Ainsi, l'article R.243-59 alinéa 5 du code de la sécurité sociale, dans sa version modifiée par décret du 3 décembre 2013, prévoit qu'à l'issue du contrôle, les agents du recouvrement communiquent une lettre d'observations datée et signée par eux, mentionnant l'objet du contrôle réalisé, les documents consultés, la période vérifiée, le cas échéant, la date de la fin du contrôle et les observations faites au cours de celui-ci.Ce document mentionne, s'il y a lieu, les observations faites au cours du contrôle, assorties de l'indication de la nature, du mode de calcul et du montant des redressements et des éventuelles majorations et pénalités.Il indique également au cotisant qu'il dispose d'un délai de trente jours pour répondre par lettre recommandée avec accusé de réception, à ces observations et qu'il a, pour ce faire, la faculté de se faire assister d'un conseil de son choix.
Par ailleurs, il résulte des dispositions de l'article R.244-1 du code de la sécurité sociale modifié par le décret nº 2009-1596 du 18 décembre 2009, que la mise en demeure envoyée par l'organisme de recouvrement précise la cause, la nature et le montant des sommes réclamées ainsi que la période à laquelle elles se rapportent.
Il est constant encore que si la mise en oeuvre de la solidarité financière du donneur d'ordre n'est pas subordonnée à la communication préalable, à ce dernier, du procès-verbal pour délit de travail dissimulé, établi à l'encontre du cocontractant, l'organisme de recouvrement est tenu de produire ce procès-verbal devant la juridiction de sécurité sociale en cas de contestation, par le donneur d'ordre, de l'existence ou du contenu de ce document.

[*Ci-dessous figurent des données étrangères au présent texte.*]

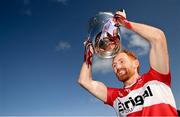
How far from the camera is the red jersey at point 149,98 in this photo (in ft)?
16.5

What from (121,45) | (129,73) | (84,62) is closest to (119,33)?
(121,45)

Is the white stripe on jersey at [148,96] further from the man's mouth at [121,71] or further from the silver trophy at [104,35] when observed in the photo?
the silver trophy at [104,35]

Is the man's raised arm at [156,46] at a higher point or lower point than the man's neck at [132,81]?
higher

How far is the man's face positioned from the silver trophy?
25 centimetres

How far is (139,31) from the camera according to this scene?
518cm

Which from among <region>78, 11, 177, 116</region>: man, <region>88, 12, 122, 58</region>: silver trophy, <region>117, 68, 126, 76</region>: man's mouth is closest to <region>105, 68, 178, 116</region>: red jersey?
<region>78, 11, 177, 116</region>: man

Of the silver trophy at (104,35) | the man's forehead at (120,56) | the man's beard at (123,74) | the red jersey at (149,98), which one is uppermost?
the silver trophy at (104,35)

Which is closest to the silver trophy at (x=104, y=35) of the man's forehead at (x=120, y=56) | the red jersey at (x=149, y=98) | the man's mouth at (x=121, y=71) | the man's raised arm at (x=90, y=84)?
the man's forehead at (x=120, y=56)

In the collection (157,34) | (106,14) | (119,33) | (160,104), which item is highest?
(106,14)

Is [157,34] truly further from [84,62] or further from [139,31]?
[84,62]

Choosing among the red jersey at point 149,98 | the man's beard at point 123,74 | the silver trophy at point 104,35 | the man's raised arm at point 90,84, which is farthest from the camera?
the man's raised arm at point 90,84

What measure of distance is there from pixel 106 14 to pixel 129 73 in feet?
3.81

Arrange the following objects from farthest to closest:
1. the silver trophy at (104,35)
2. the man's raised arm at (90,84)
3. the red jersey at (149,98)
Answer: the man's raised arm at (90,84) → the silver trophy at (104,35) → the red jersey at (149,98)

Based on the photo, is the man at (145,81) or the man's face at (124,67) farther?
the man's face at (124,67)
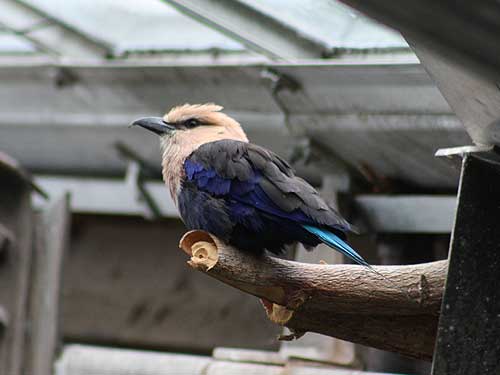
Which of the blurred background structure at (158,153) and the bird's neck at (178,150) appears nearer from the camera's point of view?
the bird's neck at (178,150)

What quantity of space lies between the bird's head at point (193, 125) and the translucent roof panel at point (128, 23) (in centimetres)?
135

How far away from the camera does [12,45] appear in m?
6.71

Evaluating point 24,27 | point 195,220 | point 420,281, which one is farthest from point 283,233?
point 24,27

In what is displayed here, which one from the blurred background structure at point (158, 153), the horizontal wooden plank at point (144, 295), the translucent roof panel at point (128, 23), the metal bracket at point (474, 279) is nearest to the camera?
the metal bracket at point (474, 279)

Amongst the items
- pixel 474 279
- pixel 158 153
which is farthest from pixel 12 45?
pixel 474 279

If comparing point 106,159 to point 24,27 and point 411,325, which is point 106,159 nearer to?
point 24,27

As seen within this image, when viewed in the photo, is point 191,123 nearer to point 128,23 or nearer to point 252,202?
point 252,202

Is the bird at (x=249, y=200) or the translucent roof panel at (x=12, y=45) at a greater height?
the translucent roof panel at (x=12, y=45)

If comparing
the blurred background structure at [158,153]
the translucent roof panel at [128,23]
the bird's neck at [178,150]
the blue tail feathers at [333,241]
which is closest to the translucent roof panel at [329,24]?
the blurred background structure at [158,153]

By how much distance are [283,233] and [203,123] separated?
844 millimetres

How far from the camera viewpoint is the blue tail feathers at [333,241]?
3.59m

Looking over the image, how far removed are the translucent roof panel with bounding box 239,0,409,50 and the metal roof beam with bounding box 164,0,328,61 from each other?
0.13 ft

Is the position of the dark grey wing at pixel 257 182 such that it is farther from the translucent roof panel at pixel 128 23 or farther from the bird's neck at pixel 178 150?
the translucent roof panel at pixel 128 23

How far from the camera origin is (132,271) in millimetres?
7289
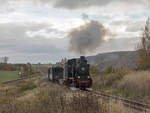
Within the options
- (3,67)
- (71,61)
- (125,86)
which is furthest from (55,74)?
(3,67)

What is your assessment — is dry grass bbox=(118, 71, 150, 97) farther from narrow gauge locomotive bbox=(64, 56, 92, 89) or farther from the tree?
the tree

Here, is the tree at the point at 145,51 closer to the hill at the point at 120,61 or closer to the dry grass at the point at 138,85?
the dry grass at the point at 138,85

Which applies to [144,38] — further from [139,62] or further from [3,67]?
[3,67]

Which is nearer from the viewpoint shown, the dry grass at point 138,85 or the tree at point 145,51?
the dry grass at point 138,85

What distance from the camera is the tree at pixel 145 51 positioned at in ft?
118

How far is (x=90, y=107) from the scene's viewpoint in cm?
982

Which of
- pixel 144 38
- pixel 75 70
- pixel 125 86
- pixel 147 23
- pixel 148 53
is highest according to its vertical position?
pixel 147 23

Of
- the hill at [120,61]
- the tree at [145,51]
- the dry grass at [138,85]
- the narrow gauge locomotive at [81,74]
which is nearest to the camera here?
the dry grass at [138,85]

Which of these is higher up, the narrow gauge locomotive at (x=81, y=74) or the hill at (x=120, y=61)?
the hill at (x=120, y=61)

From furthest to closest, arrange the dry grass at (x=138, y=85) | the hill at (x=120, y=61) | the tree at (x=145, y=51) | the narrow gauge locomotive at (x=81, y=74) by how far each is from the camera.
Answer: the hill at (x=120, y=61), the tree at (x=145, y=51), the narrow gauge locomotive at (x=81, y=74), the dry grass at (x=138, y=85)

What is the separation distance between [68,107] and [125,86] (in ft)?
47.2

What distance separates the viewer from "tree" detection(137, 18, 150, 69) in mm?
36062

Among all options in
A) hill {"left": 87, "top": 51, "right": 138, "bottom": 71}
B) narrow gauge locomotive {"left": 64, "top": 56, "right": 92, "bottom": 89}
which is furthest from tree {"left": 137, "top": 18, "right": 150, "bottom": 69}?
hill {"left": 87, "top": 51, "right": 138, "bottom": 71}

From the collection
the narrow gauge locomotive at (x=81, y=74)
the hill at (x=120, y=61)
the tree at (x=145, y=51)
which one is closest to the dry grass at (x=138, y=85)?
the narrow gauge locomotive at (x=81, y=74)
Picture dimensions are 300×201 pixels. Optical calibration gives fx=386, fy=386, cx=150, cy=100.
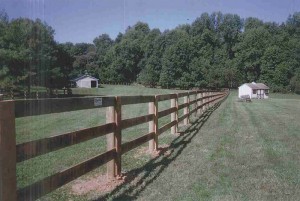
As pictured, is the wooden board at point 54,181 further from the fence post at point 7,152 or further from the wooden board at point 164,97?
the wooden board at point 164,97

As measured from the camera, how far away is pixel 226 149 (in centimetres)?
956

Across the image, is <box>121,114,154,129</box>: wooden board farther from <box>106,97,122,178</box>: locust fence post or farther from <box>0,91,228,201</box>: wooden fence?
<box>106,97,122,178</box>: locust fence post

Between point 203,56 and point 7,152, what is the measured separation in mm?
116967

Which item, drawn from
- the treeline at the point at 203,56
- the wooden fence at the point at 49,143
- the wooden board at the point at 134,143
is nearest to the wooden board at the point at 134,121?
the wooden fence at the point at 49,143

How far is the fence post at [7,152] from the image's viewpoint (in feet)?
12.1

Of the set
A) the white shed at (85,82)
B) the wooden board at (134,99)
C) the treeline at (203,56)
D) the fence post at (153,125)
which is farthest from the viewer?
the white shed at (85,82)

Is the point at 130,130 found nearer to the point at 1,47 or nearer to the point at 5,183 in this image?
the point at 5,183

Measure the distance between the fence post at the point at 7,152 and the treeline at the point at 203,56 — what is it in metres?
56.8

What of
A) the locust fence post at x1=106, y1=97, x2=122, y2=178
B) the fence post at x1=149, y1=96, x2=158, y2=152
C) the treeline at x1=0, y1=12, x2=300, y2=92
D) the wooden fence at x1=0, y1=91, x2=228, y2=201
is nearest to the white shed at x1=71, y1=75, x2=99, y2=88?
the treeline at x1=0, y1=12, x2=300, y2=92

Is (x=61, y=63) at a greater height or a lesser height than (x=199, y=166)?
greater

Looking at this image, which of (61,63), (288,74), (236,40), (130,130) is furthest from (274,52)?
(130,130)

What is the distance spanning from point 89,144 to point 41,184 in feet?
19.6

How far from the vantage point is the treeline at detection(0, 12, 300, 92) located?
4148 inches

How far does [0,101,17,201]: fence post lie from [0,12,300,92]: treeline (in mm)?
56814
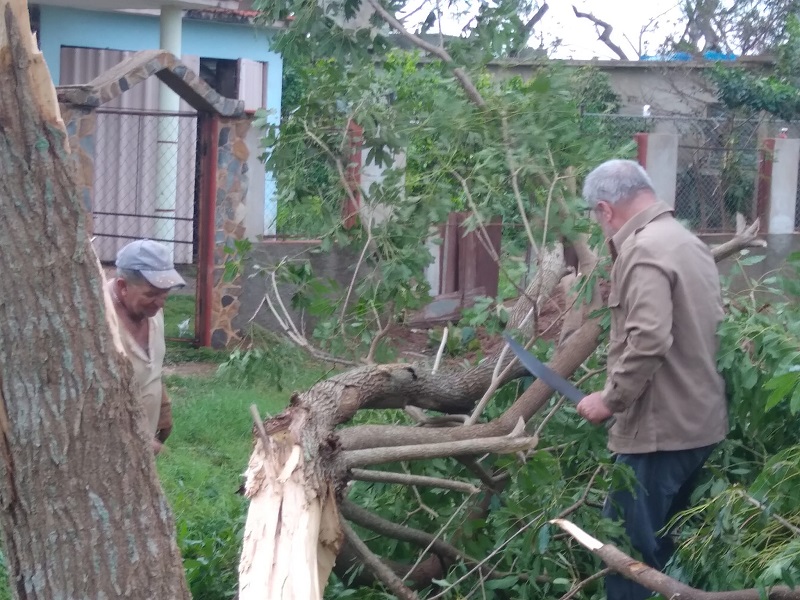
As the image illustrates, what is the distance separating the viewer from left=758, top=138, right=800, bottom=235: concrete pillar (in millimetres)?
12961

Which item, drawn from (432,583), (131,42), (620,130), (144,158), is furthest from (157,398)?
(620,130)

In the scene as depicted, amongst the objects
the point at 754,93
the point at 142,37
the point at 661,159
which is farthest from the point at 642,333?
the point at 754,93

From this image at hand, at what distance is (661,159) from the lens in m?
12.4

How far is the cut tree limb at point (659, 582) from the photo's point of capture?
→ 10.8 ft

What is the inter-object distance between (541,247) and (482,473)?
1.01m

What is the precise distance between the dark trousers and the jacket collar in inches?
33.1

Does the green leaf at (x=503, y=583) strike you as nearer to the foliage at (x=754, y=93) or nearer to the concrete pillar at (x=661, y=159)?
the concrete pillar at (x=661, y=159)

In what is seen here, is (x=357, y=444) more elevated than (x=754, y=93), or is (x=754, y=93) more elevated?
(x=754, y=93)

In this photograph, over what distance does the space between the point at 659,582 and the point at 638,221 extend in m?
1.46

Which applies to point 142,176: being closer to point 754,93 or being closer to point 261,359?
point 261,359

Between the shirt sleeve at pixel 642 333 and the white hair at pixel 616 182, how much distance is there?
1.09 ft

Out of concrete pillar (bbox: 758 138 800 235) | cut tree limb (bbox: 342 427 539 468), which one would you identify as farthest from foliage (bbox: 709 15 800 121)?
cut tree limb (bbox: 342 427 539 468)

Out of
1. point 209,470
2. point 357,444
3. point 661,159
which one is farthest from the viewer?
point 661,159

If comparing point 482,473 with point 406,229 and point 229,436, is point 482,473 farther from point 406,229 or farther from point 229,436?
point 229,436
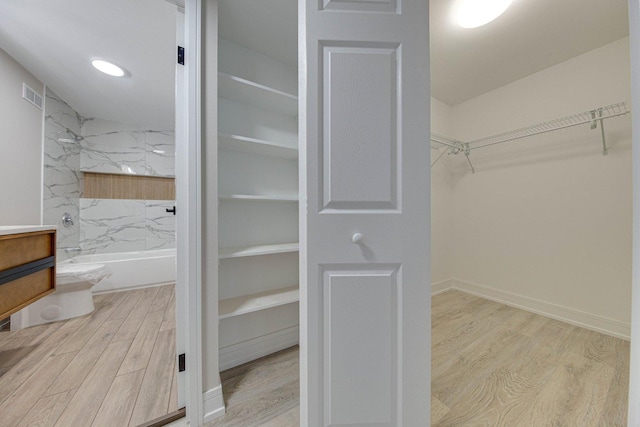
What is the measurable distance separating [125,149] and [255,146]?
10.5 feet

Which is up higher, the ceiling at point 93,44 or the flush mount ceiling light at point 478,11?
the ceiling at point 93,44

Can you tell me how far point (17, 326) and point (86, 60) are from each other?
91.9 inches

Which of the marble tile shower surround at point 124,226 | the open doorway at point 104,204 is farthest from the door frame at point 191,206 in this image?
the marble tile shower surround at point 124,226

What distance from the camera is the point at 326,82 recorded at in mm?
809

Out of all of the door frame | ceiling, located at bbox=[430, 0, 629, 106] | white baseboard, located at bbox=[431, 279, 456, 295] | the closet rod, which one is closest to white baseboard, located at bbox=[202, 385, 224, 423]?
the door frame

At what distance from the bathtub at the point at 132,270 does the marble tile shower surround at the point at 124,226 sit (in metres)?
0.15

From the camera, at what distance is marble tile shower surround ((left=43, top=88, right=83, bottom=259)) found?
2.41 metres

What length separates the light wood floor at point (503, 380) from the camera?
3.59 ft

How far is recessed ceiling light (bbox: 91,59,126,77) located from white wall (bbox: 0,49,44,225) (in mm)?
628

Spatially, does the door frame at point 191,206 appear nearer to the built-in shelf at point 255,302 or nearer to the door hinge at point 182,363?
the door hinge at point 182,363

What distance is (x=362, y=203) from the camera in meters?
0.82

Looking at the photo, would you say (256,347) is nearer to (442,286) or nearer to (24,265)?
(24,265)

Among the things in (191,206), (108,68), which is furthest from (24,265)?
(108,68)

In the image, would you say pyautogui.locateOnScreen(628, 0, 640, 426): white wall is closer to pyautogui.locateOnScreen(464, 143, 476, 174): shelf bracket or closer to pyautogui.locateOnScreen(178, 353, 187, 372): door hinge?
pyautogui.locateOnScreen(178, 353, 187, 372): door hinge
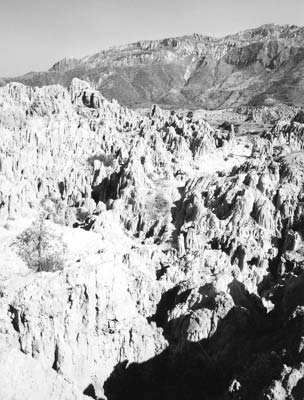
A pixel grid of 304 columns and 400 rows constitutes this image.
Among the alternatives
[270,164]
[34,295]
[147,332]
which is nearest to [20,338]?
[34,295]

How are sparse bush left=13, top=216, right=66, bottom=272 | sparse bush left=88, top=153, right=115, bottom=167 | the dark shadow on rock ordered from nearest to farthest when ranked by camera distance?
the dark shadow on rock
sparse bush left=13, top=216, right=66, bottom=272
sparse bush left=88, top=153, right=115, bottom=167

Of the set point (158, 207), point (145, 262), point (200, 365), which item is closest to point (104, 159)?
point (158, 207)

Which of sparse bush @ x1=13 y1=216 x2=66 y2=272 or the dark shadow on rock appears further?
sparse bush @ x1=13 y1=216 x2=66 y2=272

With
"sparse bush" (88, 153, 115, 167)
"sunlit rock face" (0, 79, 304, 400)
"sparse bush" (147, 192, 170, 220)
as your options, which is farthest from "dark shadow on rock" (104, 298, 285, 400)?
"sparse bush" (88, 153, 115, 167)

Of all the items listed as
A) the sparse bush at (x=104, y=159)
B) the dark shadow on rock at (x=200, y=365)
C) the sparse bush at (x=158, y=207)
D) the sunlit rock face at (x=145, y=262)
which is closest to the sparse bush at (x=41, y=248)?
the sunlit rock face at (x=145, y=262)

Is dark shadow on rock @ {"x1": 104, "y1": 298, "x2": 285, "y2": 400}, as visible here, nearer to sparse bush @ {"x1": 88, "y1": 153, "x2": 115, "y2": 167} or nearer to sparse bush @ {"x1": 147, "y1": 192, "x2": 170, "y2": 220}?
sparse bush @ {"x1": 147, "y1": 192, "x2": 170, "y2": 220}

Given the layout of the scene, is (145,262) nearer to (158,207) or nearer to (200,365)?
(200,365)
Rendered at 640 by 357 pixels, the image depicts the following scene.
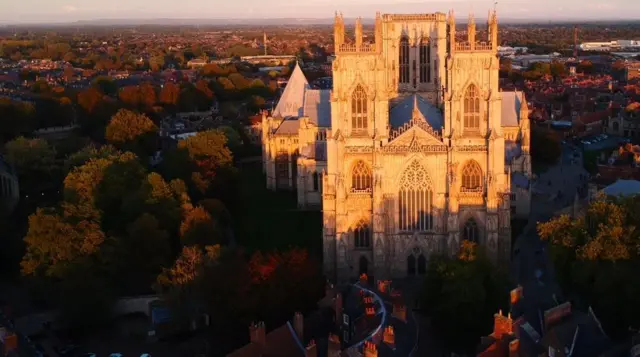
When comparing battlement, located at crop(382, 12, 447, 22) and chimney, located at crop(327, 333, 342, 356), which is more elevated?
battlement, located at crop(382, 12, 447, 22)

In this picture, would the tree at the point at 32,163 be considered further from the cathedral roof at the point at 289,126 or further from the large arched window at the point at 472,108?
the large arched window at the point at 472,108

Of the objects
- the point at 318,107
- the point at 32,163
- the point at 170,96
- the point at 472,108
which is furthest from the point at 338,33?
the point at 170,96

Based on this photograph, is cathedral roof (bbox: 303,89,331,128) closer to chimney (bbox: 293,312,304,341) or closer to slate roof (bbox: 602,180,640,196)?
slate roof (bbox: 602,180,640,196)

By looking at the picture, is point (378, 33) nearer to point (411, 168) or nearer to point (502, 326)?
point (411, 168)

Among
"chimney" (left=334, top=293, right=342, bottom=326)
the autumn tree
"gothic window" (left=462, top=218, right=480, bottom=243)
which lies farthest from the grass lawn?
the autumn tree

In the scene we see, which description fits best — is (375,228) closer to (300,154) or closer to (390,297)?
(390,297)
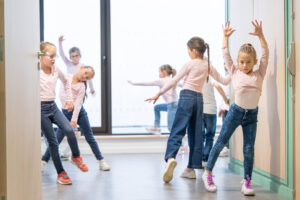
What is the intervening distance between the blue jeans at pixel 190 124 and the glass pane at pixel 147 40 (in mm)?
2101

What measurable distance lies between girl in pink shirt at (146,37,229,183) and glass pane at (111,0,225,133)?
6.82ft

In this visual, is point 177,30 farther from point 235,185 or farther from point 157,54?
point 235,185

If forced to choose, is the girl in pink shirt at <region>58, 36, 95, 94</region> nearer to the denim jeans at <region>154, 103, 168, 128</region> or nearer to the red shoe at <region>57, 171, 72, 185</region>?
the denim jeans at <region>154, 103, 168, 128</region>

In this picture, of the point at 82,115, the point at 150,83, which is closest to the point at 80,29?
the point at 150,83

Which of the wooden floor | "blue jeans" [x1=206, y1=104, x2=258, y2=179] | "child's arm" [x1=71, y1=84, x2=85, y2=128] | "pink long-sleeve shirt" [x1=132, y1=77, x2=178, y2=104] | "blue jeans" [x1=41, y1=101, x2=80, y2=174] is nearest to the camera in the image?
the wooden floor

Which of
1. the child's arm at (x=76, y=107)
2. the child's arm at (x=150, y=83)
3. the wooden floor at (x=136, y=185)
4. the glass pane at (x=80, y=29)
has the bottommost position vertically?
the wooden floor at (x=136, y=185)

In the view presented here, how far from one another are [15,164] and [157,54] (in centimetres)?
422

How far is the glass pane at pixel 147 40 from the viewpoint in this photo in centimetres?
588

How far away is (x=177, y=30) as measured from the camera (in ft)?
19.3

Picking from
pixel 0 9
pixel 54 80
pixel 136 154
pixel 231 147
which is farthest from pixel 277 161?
pixel 136 154

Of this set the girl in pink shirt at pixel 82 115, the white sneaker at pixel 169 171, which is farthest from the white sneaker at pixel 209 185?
the girl in pink shirt at pixel 82 115

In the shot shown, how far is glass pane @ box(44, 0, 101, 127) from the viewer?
580 centimetres

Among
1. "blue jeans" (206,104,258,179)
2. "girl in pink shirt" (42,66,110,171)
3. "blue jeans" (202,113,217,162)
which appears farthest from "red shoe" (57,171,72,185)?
"blue jeans" (202,113,217,162)

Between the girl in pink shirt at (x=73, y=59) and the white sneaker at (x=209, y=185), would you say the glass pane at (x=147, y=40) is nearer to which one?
the girl in pink shirt at (x=73, y=59)
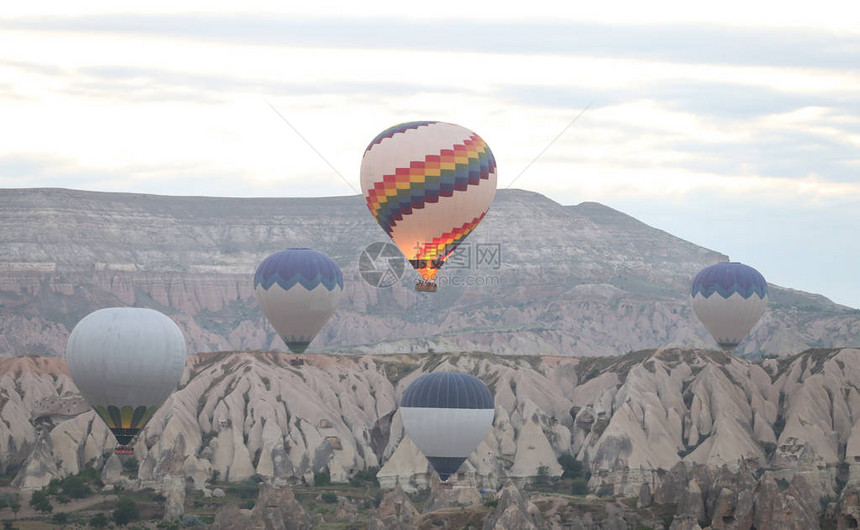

La SASU [5] se contente de citer la motivation du jugement entrepris pour se prévaloir d'une éventuelle irrégularité de la procédure relative à la solidarité du donneur d'ordre intentée par l'URSSAF à son encontre. Se faisant, elle s'approprie les termes du jugement pourtant difficilement exploitables au regard de la compléxité de leur énoncé.
Pour autant, il ressort de la lettre d'observations du 22 février 2017 que si les inspecteurs font de longs développements sur l'infraction de travail dissimulé reprochée à la société [3] et se livrent à un calcul des sommes dues par l'intimée, après avoir rappelé le principe de la solidarité financière, ils sont muets quant aux manquements qu'aurait commis la SASU [5] au titre de ses obligations de donneuse d'ordre. En effet, il n'est fait état d'aucun contrôle quant aux documents que celle-ci aurait dû exiger de son sous-traitant, soit les attestations de fourniture des déclarations sociales et de paiement des cotisations et contributions de sécurité sociale, un extrait de l'inscription au registre du commerce et des sociétés ...
De ce fait, la SASU [5] n'est pas mise en mesure de comprendre la raison pour laquelle sa solidarité financière est mise en oeuvre.
Le défaut de motivation de la lettre d'observations sur ce point rend la procédure de contrôle irrégulière et impose à la juridiction, sans analyse des pièces produites aux fins de vérifier si le redressement au titre du défaut de vigilance de la société donneuse d'ordre était fondé.
Dès lors, et par substitution de motifs, le jugement est confirmé.
2- Sur les dispositions de l'article 700 du code de procédure civile et les dépens :
L'URSSAF PACA est condamnée aux entiers dépens, les premiers juges ayant réservé le sort des dépens.
Les demandes fondées sur les dispositions de l'article 700 du code de procédure civile sont rejetées.
PAR CES MOTIFS
La cour
Confirme le jugement en ses dispositions soumises à la cour par substitution de motifs,
Condamne l'URSSAF PACA aux entiers dépens
Déboute la SASU [5] et l'URSSAF PACA de leurs demandes respectives sur le fondement des dispositions de l'article 700 du code de procédure civile.